Angezeigter Text:
══════════════════════════════

# javac file not found



## xxwishxx (14. Nov 2012)

Hallo Leute, 

ich weiß diese Frage wurde schon tausendmal gestellt und aber ich sitze jetzt schon den ganzen Nachmittag an diesem sch.... :/
Und falls ich hier falsch sein sollte, dann verschiebt doch bitte mein Thema.

Ich habe das Problem, dass mir in der cmd Konsole sobald ich mein Programm kompilieren lassen möchten, sofort ein Fehler names "javac file not found" aufgezeigt wird.
Die Umgebungsvariable habe ich auch schon geändert :

%SystemRoot%\system32;%SystemRoot%;%SystemRoot%\Sy stem32\Wbem;C:\Program Files\Java\jdk1.7.0_07\bin

vielleicht seht ihr hier einen Fehler, ich bin einfach total überfordert.

ich weiß auch nicht wirklich, was diese Fehlermeldung jetzt genau bedeutet 

Bitte helft mir, 

liebe Grüße

wish


----------



## Camill (14. Nov 2012)

xxwishxx hat gesagt.:


> [...]
> 
> vielleicht seht ihr hier einen Fehler, ich bin einfach total überfordert.
> 
> [...]


Ja, [c]Sy stem32[/c] wird zusammen geschrieben.

Die Fehlermeldung schaut jedoch eher danach aus das du dich nicht im Verzeichnis befindest in dem die *.java Datei liegt.

══════════════════════════════

Gespeicherte Datensätze:
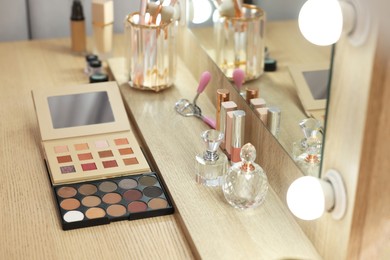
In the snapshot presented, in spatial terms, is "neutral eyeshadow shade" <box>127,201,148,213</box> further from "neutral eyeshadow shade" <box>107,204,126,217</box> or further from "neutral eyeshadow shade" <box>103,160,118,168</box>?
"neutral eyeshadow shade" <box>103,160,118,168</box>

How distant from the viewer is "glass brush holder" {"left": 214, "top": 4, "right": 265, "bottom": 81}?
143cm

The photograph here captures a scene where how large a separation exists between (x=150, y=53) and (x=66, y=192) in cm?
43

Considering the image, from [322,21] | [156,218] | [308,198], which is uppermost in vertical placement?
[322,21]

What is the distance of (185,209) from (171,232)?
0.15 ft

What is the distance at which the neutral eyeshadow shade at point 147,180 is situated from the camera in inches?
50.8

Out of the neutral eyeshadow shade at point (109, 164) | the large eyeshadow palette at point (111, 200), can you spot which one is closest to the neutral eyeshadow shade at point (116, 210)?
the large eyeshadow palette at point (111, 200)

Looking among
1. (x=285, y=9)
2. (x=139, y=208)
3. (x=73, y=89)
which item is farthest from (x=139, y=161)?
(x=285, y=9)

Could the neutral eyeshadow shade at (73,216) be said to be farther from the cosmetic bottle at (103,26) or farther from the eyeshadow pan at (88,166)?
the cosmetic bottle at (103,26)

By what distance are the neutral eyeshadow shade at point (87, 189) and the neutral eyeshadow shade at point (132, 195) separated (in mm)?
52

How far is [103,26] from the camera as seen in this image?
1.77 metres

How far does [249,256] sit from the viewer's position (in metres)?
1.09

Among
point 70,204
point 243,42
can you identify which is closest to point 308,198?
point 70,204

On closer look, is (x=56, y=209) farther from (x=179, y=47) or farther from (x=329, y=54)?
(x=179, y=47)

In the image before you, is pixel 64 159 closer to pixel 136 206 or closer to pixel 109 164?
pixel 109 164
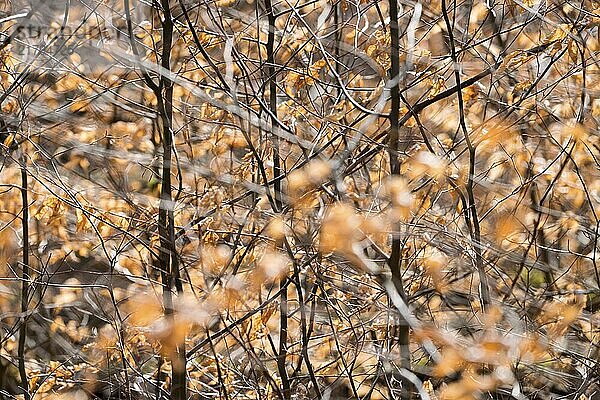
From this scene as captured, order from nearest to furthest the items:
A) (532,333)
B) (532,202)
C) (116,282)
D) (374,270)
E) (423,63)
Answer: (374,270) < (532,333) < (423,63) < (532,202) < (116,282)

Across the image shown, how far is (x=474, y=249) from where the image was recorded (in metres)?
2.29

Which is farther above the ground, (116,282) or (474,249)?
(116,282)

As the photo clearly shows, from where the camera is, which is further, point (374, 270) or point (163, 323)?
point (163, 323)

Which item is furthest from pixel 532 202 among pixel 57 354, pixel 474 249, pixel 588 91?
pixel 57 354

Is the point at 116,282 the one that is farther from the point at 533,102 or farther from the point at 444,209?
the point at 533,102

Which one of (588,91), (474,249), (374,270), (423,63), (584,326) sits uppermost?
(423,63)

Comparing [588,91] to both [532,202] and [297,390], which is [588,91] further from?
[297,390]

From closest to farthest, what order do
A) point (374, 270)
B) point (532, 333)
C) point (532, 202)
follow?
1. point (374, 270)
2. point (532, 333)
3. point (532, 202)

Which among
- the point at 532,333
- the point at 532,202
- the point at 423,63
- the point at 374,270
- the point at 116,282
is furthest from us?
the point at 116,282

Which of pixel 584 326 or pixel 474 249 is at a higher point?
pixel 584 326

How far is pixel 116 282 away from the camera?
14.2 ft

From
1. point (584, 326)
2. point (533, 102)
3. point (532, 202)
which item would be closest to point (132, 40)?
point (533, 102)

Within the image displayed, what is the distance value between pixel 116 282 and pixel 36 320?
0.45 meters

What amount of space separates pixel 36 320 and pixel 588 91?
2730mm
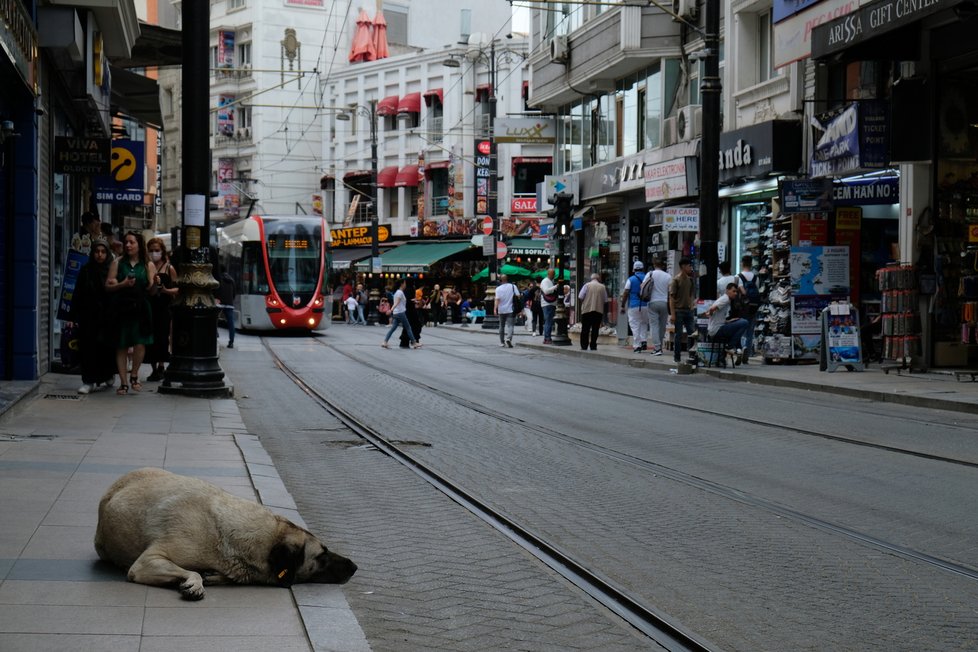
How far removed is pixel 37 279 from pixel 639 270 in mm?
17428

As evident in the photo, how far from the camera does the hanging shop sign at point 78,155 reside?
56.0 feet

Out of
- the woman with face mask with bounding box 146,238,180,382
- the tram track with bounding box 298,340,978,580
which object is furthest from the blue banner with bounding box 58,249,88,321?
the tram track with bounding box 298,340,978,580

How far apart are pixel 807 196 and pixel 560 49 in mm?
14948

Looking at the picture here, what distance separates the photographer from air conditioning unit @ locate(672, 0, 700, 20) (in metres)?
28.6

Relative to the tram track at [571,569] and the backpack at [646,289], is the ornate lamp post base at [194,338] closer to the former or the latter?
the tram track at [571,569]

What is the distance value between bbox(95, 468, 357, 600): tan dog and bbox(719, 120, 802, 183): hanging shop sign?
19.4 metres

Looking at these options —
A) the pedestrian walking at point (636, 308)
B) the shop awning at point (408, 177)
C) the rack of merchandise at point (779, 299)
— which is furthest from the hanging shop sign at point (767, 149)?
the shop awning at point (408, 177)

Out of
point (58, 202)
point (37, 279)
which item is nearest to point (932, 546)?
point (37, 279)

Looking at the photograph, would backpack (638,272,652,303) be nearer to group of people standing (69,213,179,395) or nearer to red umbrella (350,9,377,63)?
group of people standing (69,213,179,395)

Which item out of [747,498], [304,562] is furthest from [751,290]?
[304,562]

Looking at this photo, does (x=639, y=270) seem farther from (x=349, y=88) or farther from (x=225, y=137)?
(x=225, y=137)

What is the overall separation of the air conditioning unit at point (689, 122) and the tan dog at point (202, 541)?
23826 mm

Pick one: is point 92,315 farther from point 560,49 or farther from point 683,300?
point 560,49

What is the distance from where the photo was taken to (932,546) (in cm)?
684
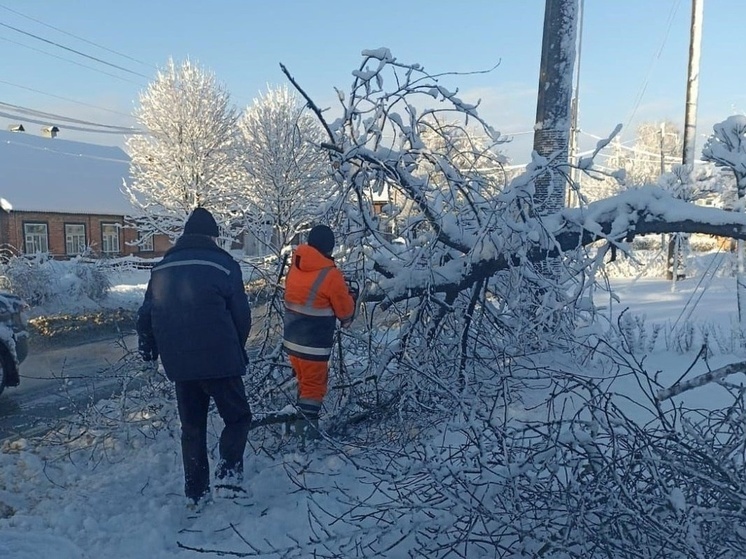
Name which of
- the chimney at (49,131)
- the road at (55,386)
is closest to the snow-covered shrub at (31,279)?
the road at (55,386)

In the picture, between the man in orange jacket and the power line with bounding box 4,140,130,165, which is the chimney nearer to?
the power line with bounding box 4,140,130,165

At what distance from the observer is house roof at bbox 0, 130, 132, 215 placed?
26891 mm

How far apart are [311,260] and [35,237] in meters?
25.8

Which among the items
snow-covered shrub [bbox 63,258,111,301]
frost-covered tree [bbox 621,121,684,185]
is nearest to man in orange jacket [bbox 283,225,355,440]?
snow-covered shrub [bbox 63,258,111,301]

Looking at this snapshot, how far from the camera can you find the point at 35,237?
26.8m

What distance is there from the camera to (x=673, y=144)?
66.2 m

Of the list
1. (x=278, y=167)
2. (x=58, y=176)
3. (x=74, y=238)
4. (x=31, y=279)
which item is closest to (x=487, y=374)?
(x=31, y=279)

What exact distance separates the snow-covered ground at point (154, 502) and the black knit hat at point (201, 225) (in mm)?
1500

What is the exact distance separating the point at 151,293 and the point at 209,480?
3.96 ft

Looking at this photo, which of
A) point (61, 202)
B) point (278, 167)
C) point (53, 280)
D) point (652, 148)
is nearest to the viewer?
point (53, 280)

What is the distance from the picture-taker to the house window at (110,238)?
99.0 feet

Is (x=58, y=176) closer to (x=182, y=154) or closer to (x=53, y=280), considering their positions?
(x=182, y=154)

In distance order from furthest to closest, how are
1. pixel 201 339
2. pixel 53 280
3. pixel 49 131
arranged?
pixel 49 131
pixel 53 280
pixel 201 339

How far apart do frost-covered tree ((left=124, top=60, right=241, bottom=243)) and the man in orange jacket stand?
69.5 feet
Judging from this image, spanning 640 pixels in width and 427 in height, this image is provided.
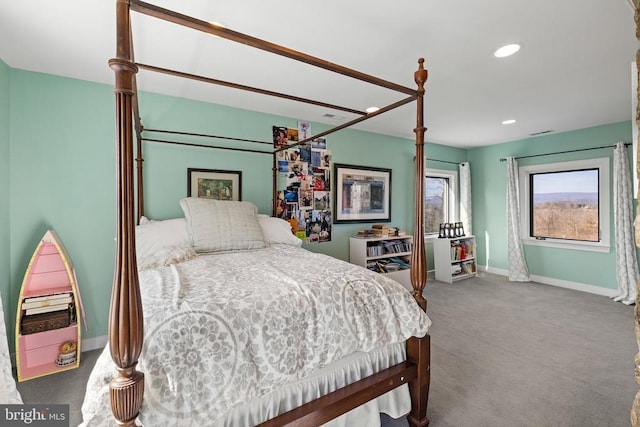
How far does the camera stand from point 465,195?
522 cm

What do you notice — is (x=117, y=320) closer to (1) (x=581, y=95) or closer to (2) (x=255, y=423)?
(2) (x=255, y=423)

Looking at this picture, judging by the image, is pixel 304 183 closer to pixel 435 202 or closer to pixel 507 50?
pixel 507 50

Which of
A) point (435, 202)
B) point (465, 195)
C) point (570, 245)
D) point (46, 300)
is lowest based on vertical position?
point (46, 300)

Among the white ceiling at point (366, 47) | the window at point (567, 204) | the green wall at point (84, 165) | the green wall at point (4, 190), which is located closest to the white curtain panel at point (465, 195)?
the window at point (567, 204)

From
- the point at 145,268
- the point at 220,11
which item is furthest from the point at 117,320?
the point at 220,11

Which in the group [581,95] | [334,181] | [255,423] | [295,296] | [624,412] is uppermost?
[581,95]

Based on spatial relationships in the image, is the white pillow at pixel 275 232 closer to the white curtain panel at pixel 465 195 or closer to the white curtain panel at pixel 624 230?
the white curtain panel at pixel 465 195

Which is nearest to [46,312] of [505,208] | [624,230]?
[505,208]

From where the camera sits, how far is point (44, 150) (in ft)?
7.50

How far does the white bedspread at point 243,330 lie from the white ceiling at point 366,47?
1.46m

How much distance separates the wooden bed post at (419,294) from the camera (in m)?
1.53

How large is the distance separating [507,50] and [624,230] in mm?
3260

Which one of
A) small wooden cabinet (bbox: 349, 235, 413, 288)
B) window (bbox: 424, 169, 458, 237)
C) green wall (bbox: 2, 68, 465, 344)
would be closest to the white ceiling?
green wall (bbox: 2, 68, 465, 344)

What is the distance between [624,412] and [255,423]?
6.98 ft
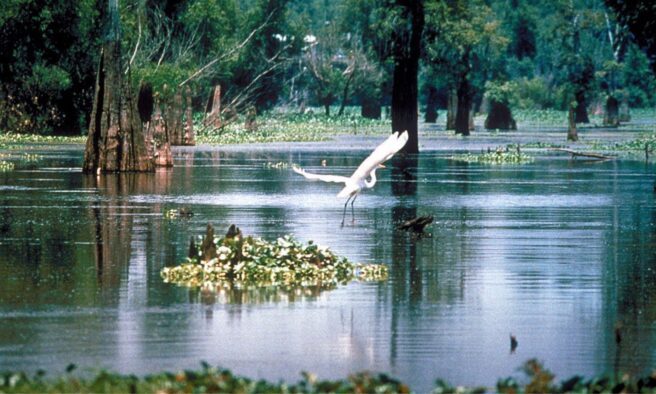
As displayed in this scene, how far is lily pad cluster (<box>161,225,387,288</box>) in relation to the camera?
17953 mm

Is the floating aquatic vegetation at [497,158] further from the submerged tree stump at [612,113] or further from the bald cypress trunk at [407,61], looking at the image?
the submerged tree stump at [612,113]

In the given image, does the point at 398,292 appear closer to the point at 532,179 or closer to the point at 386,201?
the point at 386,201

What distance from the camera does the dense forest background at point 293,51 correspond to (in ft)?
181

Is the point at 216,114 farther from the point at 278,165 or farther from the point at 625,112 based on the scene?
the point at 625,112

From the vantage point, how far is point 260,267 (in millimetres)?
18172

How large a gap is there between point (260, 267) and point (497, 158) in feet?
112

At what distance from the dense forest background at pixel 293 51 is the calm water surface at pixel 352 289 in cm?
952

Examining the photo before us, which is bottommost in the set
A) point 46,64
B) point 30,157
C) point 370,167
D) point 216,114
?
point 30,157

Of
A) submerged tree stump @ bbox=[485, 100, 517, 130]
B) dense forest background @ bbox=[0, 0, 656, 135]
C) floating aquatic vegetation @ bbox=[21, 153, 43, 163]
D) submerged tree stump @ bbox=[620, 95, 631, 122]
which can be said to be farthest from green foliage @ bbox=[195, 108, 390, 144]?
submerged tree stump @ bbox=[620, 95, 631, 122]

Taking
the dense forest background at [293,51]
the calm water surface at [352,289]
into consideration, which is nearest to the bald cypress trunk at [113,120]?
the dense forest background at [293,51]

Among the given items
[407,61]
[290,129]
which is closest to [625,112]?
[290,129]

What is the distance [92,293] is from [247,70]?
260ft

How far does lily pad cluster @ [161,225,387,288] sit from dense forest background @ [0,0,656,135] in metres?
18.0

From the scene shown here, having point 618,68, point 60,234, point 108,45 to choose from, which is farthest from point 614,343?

══════════════════════════════

Aufgaben:
1. Wiederhole aus dem Forenthread zur Meldung „javac file not found“ wortgetreu den Abschnitt, der mit den Worten „## Camill (14.“ beginnt und nach den Worten „wird zusammen geschrieben.“ endet.
2. Gib die Datensätze oben genau wieder, beginnend am Anfang der Datensätze und endend nach der Zeile mit „1.77 metres“, wobei diese Zeile dazugehört. Lass die Bilder in deiner Antwort weg.

Lösungen je Aufgabe:
1.
## Camill (14. Nov 2012)

xxwishxx hat gesagt.:


> [...]
> 
> vielleicht seht ihr hier einen Fehler, ich bin einfach total überfordert.
> 
> [...]


Ja, [c]Sy stem32[/c] wird zusammen geschrieben.

2.
In the snapshot presented, in spatial terms, is "neutral eyeshadow shade" <box>127,201,148,213</box> further from "neutral eyeshadow shade" <box>107,204,126,217</box> or further from "neutral eyeshadow shade" <box>103,160,118,168</box>?
"neutral eyeshadow shade" <box>103,160,118,168</box>

How distant from the viewer is "glass brush holder" {"left": 214, "top": 4, "right": 265, "bottom": 81}?
143cm

The photograph here captures a scene where how large a separation exists between (x=150, y=53) and (x=66, y=192) in cm?
43

Considering the image, from [322,21] | [156,218] | [308,198], which is uppermost in vertical placement?
[322,21]

What is the distance of (185,209) from (171,232)?
0.15 ft

What is the distance at which the neutral eyeshadow shade at point 147,180 is situated from the camera in inches?
50.8

Out of the neutral eyeshadow shade at point (109, 164) | the large eyeshadow palette at point (111, 200), can you spot which one is closest to the neutral eyeshadow shade at point (116, 210)?
the large eyeshadow palette at point (111, 200)

Looking among
1. (x=285, y=9)
2. (x=139, y=208)
3. (x=73, y=89)
which item is farthest from (x=139, y=161)?
(x=285, y=9)

Could the neutral eyeshadow shade at (73,216) be said to be farther from the cosmetic bottle at (103,26) or farther from the eyeshadow pan at (88,166)?
the cosmetic bottle at (103,26)

By what distance are the neutral eyeshadow shade at point (87, 189) and the neutral eyeshadow shade at point (132, 195) separated (in mm)?
52

How far is [103,26] from the camera as seen in this image?
1.77 metres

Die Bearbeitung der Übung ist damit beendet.